If 3 people put their hat in a box, but the hats are mixed up. How likely is it that AT LEAST one person gets their hat back. Consider all possibilities. Then what about 4 people. Please use simplicity (I know similar questions have been posted before, but none make sense to me.)
I believe there are 24 possible outcomes, 15 being favorable that at least 1 person get their hat back, which comes out to 62.5% is this correct?
Best Answer
For three people there are six possibilities. Simply number the people 1, 2, 3. Then suppose they pick a hat out of the box in that order, then the possible hat id's are:
123 (everyone gets their own hat back)
132 (only person 1 gets their hat back)
213 (only person 3 gets their hat back)
231 (nobody gets their hat back)
312 (nobody gets their hat back)
321 (only person 2 gets their hat back)
These are the possibilities. There are 6 of them (corresponding to $3! = 6$ permutations of three distinct objects, and in 3 cases someone gets their hat back (ie, the permutation has at least one fixed point)
For four people, there are $4! = 24$ permutations. In this case you could simply list the permutations and count the number of cases where at least 1 person got their own hat back), or you could argue as follows:
How many permutations have exactly 1 fixed point? There are 4 possibilities for the 1 element fixed, and for each such choice there are 2 arrangements for the other 3 elements which do not introduce additional fixed points (using the result for 3 people), for a total of $4\cdot 2 = 8$.
How many permutations have exactly 2 fixed points? There are (4 choose 2) = 6 possible choices for the pair of elements fixed.

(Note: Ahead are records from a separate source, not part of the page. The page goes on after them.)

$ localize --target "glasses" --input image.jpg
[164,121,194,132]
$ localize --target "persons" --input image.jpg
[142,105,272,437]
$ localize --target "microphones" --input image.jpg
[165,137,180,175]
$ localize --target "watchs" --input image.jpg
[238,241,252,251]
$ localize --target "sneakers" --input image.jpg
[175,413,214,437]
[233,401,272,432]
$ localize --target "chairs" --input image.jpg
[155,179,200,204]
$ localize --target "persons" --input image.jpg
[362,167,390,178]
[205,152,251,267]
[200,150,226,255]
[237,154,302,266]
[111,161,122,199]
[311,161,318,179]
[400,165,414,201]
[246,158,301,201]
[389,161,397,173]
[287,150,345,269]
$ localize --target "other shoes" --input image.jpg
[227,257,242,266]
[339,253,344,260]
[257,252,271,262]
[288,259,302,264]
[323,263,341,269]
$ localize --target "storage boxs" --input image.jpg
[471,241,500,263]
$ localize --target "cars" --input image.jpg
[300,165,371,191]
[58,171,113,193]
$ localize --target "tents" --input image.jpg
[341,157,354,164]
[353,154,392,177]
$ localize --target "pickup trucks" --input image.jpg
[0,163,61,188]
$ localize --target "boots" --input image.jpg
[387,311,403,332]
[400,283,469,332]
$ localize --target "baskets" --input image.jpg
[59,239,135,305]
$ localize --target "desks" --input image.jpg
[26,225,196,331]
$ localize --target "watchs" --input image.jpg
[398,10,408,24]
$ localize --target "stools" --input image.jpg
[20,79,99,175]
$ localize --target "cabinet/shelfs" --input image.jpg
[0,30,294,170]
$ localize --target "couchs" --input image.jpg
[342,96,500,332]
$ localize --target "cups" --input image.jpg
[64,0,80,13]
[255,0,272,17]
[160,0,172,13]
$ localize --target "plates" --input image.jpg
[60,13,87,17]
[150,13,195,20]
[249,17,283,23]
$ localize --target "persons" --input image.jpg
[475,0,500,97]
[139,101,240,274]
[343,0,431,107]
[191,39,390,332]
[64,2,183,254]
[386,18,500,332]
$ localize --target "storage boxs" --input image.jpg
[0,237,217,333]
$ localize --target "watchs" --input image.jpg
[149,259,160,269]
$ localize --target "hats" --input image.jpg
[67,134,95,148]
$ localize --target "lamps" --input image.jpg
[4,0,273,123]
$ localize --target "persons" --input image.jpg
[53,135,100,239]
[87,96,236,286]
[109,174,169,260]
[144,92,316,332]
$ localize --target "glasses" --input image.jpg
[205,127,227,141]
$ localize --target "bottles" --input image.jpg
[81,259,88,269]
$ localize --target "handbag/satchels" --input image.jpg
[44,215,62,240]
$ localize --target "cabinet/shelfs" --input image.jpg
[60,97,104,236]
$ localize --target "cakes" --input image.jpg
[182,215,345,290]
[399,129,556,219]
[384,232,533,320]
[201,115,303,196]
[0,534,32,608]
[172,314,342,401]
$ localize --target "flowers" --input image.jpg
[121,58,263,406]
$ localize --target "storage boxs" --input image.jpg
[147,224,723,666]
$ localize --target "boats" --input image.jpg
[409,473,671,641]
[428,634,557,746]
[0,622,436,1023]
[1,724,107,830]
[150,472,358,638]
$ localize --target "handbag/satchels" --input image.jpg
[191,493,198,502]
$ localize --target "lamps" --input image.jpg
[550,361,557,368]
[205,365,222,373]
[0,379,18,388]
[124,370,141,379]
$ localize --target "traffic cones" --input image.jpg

The remaining elements must be fixed, so there are 6 permutations with exactly 2 fixed points.
How many permutations have exactly 3 fixed points? Note that if three elements are fixed, the fourth must also be fixed, so there are no permutations in this category.
How many permutations have exactly 4 fixed points? Of course there is just 1, namely 1234.
Thus, the total is $8 + 6 + 1 = 15$ permutations with at least one fixed point.